# How do you find the points on the ellipse 4x^2+y^2=4 that are farthest from the point (1,0)?

Sep 19, 2014

Let $\left(x , y\right)$ be a point on the ellipse $4 {x}^{2} + {y}^{2} = 4$.

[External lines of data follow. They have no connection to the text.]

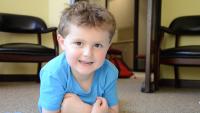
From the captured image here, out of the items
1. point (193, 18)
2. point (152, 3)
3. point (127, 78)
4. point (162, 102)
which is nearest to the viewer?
point (162, 102)

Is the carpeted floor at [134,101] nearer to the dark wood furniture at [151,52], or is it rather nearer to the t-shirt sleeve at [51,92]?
the dark wood furniture at [151,52]

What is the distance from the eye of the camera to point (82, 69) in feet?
3.04

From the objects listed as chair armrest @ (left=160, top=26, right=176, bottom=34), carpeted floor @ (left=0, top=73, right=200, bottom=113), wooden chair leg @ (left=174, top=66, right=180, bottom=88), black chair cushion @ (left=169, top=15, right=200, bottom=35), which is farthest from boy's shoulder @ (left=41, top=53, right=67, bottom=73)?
wooden chair leg @ (left=174, top=66, right=180, bottom=88)

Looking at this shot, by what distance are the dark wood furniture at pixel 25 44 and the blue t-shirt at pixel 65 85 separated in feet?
4.32

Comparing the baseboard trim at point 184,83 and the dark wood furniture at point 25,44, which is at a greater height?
the dark wood furniture at point 25,44

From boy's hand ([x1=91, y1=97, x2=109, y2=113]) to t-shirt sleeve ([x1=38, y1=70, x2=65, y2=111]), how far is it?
0.40 ft

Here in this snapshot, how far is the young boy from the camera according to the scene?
2.90ft

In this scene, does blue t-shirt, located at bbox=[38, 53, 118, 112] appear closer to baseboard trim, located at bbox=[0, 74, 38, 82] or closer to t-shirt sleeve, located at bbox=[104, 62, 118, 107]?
t-shirt sleeve, located at bbox=[104, 62, 118, 107]

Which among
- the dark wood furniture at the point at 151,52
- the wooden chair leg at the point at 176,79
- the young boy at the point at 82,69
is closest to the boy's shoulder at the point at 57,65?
the young boy at the point at 82,69

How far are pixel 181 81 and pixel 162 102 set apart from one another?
0.94m

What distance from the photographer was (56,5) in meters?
2.82

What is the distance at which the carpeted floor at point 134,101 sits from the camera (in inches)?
64.7

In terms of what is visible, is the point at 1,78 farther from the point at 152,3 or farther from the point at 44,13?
the point at 152,3

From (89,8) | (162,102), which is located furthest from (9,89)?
(89,8)
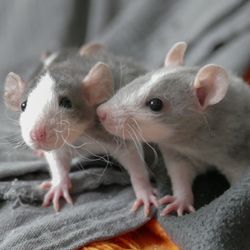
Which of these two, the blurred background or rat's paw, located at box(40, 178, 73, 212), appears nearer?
rat's paw, located at box(40, 178, 73, 212)

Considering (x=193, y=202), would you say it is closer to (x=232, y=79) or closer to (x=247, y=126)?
(x=247, y=126)

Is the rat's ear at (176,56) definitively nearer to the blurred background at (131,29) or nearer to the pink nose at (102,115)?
the pink nose at (102,115)

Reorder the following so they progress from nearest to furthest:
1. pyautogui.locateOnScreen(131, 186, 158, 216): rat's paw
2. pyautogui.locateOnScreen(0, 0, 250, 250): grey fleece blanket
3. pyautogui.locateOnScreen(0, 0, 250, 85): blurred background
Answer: pyautogui.locateOnScreen(0, 0, 250, 250): grey fleece blanket, pyautogui.locateOnScreen(131, 186, 158, 216): rat's paw, pyautogui.locateOnScreen(0, 0, 250, 85): blurred background

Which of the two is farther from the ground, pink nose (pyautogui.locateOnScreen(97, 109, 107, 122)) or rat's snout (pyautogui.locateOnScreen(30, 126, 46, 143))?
rat's snout (pyautogui.locateOnScreen(30, 126, 46, 143))

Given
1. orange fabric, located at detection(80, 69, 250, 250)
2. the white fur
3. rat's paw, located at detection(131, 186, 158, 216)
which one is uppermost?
the white fur

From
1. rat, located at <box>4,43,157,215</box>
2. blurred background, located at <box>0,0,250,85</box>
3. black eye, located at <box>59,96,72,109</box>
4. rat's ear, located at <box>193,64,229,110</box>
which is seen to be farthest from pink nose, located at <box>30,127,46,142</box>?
blurred background, located at <box>0,0,250,85</box>

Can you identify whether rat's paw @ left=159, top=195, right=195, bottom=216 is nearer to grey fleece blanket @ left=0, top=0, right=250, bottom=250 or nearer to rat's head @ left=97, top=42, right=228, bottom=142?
grey fleece blanket @ left=0, top=0, right=250, bottom=250
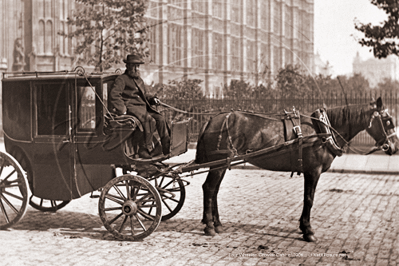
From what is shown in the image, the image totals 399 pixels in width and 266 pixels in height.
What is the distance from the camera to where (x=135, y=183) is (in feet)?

$\Leftrightarrow {y}^{2} = 4 - 4 {x}^{2} \Leftrightarrow y = \pm 2 \sqrt{1 - {x}^{2}}$

The distance $d \left(x\right)$ between $\left(x , y\right)$ and $\left(1 , 0\right)$ can be expressed as

$d \left(x\right) = \sqrt{{\left(x - 1\right)}^{2} + {y}^{2}}$

by ${y}^{2} = 4 - 4 {x}^{2}$,

$= \sqrt{{\left(x - 1\right)}^{2} + 4 - 4 {x}^{2}}$

by multiplying out

$= \sqrt{- 3 {x}^{2} - 2 x + 5}$

Let us maximize $f \left(x\right) = - 3 {x}^{2} - 2 x + 5$

$f ' \left(x\right) = - 6 x - 2 = 0 R i g h t a r r o w x = - \frac{1}{3}$ (the only critical value)

$f ' ' \left(x\right) = - 6 R i g h t a r r o w x = - \frac{1}{3}$ maximizes $f \left(x\right)$ and $d \left(x\right)$

Since $y = \pm 2 \sqrt{1 - {\left(- \frac{1}{3}\right)}^{2}} = \pm \frac{4 \sqrt{2}}{3}$,

the farthest points are $\left(- \frac{1}{3} , \pm \frac{4 \sqrt{2}}{3}\right)$.